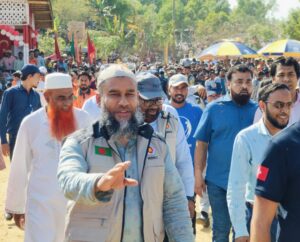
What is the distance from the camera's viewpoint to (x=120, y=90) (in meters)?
2.99

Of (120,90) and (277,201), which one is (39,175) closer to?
(120,90)

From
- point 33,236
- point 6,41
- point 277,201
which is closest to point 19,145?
point 33,236

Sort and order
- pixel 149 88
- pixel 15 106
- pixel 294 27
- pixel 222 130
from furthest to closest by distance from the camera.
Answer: pixel 294 27 → pixel 15 106 → pixel 222 130 → pixel 149 88

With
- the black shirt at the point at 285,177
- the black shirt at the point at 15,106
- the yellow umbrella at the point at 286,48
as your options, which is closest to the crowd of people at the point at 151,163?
the black shirt at the point at 285,177

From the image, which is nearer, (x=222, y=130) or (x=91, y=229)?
(x=91, y=229)

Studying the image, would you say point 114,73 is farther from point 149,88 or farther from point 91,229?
point 149,88

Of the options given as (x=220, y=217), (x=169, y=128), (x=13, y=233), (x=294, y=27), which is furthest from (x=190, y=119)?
(x=294, y=27)

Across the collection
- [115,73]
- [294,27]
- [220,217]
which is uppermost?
[294,27]

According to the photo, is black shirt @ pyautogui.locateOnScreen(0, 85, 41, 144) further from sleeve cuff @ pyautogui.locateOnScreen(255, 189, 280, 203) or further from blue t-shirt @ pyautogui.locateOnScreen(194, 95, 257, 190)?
sleeve cuff @ pyautogui.locateOnScreen(255, 189, 280, 203)

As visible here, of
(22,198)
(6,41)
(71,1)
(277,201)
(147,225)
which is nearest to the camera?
(277,201)

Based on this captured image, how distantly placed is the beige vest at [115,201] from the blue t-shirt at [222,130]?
92.4 inches

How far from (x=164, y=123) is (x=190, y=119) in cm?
155

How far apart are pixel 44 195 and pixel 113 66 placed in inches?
82.2

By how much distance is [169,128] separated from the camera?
4.71 meters
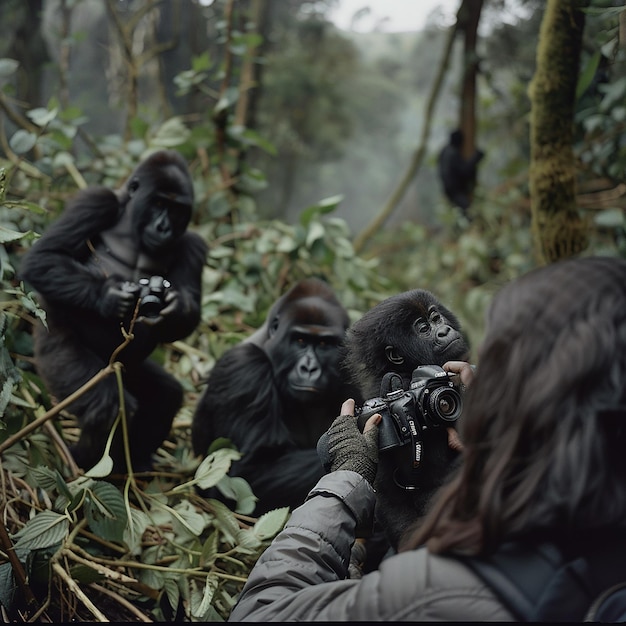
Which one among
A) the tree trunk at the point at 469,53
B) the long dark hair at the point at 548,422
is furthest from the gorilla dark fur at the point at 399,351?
the tree trunk at the point at 469,53

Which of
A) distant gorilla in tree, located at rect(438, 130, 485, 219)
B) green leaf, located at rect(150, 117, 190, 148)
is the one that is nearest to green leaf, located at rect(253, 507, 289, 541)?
green leaf, located at rect(150, 117, 190, 148)

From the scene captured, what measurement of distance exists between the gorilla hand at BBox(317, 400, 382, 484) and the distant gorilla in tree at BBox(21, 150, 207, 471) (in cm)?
133

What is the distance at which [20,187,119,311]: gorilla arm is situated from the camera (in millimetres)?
2980

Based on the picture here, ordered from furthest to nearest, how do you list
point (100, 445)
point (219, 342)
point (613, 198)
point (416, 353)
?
point (613, 198), point (219, 342), point (100, 445), point (416, 353)

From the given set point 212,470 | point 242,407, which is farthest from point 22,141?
point 212,470

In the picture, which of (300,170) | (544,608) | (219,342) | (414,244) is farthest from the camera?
(300,170)

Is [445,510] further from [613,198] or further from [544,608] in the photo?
[613,198]

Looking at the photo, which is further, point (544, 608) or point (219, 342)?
point (219, 342)

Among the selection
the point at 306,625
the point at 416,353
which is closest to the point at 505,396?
the point at 306,625

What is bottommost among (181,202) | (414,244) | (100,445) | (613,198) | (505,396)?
(414,244)

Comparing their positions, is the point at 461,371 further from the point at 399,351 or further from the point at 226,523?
the point at 226,523

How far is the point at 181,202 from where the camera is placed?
3.29 m

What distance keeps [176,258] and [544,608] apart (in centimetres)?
265

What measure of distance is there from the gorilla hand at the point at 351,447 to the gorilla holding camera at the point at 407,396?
0.02 metres
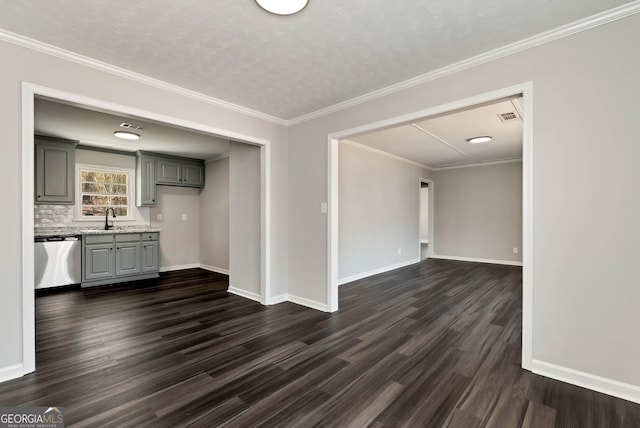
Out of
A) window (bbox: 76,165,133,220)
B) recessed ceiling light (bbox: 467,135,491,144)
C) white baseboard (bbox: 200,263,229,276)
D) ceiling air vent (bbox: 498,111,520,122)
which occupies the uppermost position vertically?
ceiling air vent (bbox: 498,111,520,122)

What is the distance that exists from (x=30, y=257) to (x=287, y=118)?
3.02 m

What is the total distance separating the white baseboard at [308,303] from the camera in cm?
368

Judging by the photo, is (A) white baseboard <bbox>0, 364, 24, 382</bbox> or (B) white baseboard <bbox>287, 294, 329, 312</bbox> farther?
(B) white baseboard <bbox>287, 294, 329, 312</bbox>

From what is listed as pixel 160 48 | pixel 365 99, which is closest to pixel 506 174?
pixel 365 99

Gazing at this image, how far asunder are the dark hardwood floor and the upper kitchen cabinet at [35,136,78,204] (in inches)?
71.0

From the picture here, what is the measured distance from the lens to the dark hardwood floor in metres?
1.74

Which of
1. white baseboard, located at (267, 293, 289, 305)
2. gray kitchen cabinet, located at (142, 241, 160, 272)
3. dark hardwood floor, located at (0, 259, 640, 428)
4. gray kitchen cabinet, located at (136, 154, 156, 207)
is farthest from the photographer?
gray kitchen cabinet, located at (136, 154, 156, 207)

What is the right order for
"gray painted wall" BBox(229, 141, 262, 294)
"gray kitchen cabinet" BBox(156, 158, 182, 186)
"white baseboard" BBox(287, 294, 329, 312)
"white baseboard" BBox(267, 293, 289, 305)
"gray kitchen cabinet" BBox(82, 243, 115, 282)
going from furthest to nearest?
"gray kitchen cabinet" BBox(156, 158, 182, 186), "gray kitchen cabinet" BBox(82, 243, 115, 282), "gray painted wall" BBox(229, 141, 262, 294), "white baseboard" BBox(267, 293, 289, 305), "white baseboard" BBox(287, 294, 329, 312)

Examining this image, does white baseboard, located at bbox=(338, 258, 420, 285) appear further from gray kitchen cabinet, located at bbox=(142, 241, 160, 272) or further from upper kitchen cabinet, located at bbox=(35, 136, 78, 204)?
upper kitchen cabinet, located at bbox=(35, 136, 78, 204)

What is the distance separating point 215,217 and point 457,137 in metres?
5.06

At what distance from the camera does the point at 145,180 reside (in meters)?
5.77

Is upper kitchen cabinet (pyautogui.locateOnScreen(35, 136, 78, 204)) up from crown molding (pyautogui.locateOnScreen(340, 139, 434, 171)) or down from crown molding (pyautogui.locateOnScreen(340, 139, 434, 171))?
down

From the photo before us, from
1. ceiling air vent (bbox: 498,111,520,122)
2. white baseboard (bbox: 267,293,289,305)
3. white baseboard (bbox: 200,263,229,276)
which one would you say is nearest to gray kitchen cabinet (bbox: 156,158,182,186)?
→ white baseboard (bbox: 200,263,229,276)

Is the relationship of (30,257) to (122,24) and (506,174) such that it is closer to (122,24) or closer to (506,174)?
(122,24)
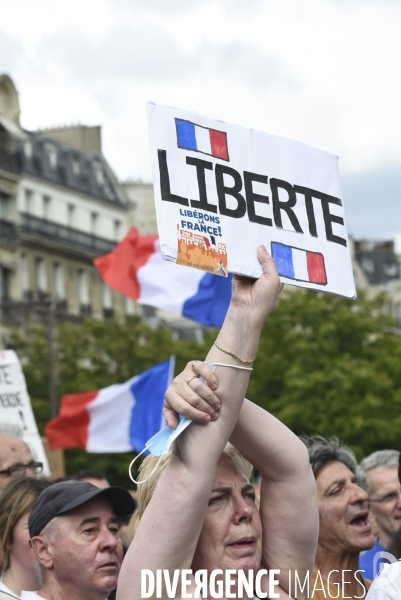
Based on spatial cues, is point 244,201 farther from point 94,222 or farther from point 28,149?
point 94,222

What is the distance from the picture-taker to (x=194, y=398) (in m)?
3.76

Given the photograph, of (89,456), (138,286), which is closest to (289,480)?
(138,286)

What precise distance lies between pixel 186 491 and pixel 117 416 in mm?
12229

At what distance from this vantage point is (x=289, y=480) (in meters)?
4.16

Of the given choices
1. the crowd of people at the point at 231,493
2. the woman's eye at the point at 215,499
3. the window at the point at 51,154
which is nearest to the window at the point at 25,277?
the window at the point at 51,154

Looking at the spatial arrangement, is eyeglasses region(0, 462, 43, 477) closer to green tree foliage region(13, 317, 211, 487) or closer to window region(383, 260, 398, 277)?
green tree foliage region(13, 317, 211, 487)

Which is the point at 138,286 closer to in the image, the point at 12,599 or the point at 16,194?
the point at 12,599

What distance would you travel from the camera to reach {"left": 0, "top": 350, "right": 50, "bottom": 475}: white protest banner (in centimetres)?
1070

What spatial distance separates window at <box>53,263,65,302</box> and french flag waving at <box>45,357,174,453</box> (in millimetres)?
42957

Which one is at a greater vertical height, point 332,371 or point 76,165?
point 76,165

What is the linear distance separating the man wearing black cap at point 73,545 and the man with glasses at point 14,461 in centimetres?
151

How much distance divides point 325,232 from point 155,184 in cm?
72

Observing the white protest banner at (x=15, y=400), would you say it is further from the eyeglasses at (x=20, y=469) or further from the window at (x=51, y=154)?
the window at (x=51, y=154)

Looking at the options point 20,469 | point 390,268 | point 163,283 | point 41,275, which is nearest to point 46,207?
point 41,275
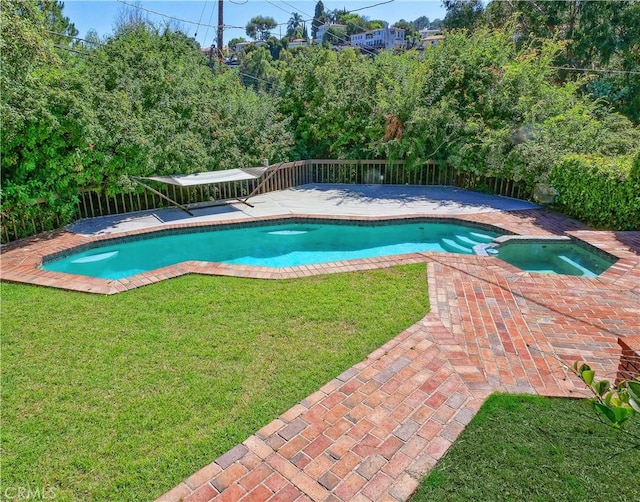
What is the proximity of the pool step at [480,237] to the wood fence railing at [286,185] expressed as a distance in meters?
3.31

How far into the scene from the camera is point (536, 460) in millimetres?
3037

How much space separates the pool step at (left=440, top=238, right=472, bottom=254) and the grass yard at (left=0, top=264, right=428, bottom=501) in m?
3.13

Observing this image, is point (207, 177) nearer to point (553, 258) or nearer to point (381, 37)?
point (553, 258)

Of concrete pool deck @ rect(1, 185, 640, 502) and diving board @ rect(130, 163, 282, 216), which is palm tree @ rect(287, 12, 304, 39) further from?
concrete pool deck @ rect(1, 185, 640, 502)

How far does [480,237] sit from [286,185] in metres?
6.80

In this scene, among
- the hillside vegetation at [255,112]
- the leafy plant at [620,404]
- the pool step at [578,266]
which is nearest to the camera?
the leafy plant at [620,404]

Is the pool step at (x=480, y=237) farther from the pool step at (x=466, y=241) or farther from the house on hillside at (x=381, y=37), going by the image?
the house on hillside at (x=381, y=37)

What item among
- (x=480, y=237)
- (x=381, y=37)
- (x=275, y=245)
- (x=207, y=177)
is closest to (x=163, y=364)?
(x=275, y=245)

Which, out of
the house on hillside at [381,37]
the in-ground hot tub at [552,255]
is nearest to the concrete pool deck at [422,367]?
the in-ground hot tub at [552,255]

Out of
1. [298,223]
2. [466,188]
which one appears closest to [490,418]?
[298,223]

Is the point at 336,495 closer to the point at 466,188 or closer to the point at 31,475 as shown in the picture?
the point at 31,475

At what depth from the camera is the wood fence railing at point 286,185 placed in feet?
30.8

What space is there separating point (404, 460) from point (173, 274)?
4728mm

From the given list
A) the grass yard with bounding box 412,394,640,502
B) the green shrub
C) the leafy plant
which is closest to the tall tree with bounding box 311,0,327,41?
the green shrub
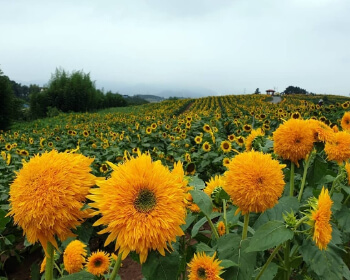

**Set exercise:**
Write out, word for word, the lines running from the one containing "How far is the" through the one containing "0.02 metres", including both of those lines.

**Solution to the problem:**
How far is the point at 181,202 from where the camera is placed?
3.29 m

What distance keeps [176,258] and [544,608] apart (in centimetres)?
265

What measure of distance is there from the gorilla hand at the point at 351,447 to the gorilla holding camera at the point at 407,396?
0.02 metres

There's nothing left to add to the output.